There'll be no more Shakespeare for the kiddies: "King Lear" is sordid, "Hamlet" is dreary, "Macbeth" is depressing, "Julius Caesar" is destructive. Goodbye, Dickens: "Bleak House" is, well, bleak, and "Great Expectations" depicts quite the wrong side of English society. You can forget Faulkner: All those sordid Southerners doing sordid things to each other, not to mention Popeye and that appalling corncob. Go back to Poland, Conrad: "Victory" has no comforting ideas and "Heart of Darkness" gets more depressing with every page. So much for the ancient Greeks--they're much too tragic--and the 19th-century Russians, with all their crimes and punishments.
The last thing on earth we want is to expose our children to books (or paintings, or musical compositions, or movies) that suggest there's anything to life except sunshine and Santa Claus. If we shield them from the alarms and discords of human existence, then presumably there will be no alarms and discords in their lives. With their heads snuggled comfortably in the sand, they'll live happily ever after--blissfully oblivious to the cold reality that this world can be, even for a middle-class American, hard and unjust and bitterly unrewarding.

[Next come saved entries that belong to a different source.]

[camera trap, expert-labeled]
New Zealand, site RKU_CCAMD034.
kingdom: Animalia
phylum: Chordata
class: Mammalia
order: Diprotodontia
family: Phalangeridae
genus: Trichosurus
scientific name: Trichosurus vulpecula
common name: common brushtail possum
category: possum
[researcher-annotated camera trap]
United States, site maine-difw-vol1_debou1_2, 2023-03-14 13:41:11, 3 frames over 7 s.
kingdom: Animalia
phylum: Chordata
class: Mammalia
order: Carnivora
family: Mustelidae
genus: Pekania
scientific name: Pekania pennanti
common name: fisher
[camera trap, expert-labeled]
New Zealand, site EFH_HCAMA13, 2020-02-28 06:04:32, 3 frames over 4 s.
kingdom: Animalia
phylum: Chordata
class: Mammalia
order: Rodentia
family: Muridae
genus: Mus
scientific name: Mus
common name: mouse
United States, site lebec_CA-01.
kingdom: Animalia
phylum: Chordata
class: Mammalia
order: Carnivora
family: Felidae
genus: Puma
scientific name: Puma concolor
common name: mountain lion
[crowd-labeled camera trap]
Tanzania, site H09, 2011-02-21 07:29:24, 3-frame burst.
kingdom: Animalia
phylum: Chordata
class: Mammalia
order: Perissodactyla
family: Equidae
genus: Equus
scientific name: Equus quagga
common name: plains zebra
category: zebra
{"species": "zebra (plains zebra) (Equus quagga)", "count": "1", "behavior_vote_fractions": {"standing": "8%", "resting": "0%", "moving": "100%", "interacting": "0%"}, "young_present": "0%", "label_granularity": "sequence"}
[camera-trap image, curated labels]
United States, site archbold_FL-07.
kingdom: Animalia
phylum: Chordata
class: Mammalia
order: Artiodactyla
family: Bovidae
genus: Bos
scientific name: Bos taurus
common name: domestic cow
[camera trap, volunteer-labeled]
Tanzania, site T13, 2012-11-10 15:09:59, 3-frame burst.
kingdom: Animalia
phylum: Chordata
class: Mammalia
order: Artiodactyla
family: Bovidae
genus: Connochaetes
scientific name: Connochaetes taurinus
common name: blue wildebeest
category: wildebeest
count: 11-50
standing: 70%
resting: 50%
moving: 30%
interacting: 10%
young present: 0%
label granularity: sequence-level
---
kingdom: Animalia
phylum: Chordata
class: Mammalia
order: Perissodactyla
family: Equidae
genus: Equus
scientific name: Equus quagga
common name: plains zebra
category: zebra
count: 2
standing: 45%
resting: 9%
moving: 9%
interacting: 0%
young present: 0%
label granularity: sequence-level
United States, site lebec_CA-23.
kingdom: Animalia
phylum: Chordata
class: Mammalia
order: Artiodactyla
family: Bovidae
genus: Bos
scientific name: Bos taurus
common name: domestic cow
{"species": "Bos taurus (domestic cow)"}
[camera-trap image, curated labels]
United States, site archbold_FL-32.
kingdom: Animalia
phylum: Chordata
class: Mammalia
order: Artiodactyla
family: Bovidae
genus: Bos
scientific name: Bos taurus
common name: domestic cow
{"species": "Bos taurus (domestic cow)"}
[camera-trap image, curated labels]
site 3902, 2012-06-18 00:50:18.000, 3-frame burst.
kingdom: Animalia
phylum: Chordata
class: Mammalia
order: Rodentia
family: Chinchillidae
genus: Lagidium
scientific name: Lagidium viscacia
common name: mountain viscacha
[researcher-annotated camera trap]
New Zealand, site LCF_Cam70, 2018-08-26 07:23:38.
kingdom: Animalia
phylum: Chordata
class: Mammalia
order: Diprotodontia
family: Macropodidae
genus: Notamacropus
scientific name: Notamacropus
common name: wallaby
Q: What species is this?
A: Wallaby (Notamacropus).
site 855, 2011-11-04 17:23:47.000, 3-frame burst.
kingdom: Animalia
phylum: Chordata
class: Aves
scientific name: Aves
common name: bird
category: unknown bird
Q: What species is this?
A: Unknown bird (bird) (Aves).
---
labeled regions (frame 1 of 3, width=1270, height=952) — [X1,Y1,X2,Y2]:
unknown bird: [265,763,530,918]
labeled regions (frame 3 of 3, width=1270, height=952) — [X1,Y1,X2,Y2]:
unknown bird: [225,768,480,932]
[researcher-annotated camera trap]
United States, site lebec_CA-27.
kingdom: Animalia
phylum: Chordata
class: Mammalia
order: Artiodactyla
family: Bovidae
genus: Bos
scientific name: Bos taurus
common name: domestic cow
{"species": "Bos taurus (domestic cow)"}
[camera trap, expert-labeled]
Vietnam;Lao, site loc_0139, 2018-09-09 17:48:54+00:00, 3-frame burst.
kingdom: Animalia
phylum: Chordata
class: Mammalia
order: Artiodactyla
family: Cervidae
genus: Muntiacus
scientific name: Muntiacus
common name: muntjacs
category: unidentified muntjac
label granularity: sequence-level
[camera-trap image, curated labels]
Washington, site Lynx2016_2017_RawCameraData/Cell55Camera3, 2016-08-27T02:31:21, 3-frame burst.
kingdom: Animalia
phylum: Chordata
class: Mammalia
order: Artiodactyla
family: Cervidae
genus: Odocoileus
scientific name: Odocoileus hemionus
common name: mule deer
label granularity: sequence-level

Those, of course, are among the many realities that help nurture worthwhile and important books, whether they be tough polemical novels such as "The Jungle" and "The Grapes of Wrath" or masterly works of literature such as "King Lear" and "Light in August." The "joys of reading" that these books offer are not, admittedly, the same as the joys that come with being told that God's in his heaven and all's right with the world; but might it not be suggested, however tentatively, that they are deeper and rather more substantial joys?
Literature is like life: It is hard. One of the chief reasons we send our children to school is so that they will learn to recognize hard things for what they are and to develop stratagems for dealing with them. A child raised on nothing except good news and "comforting ideas" will become an adult almost certainly incapable of meeting life on its own tough terms. A child who has been taught to deal equally with ideas and facts he doesn't much like, on the other hand, will be admirably equipped for the struggle ahead--and, into the bargain, will be an interesting person.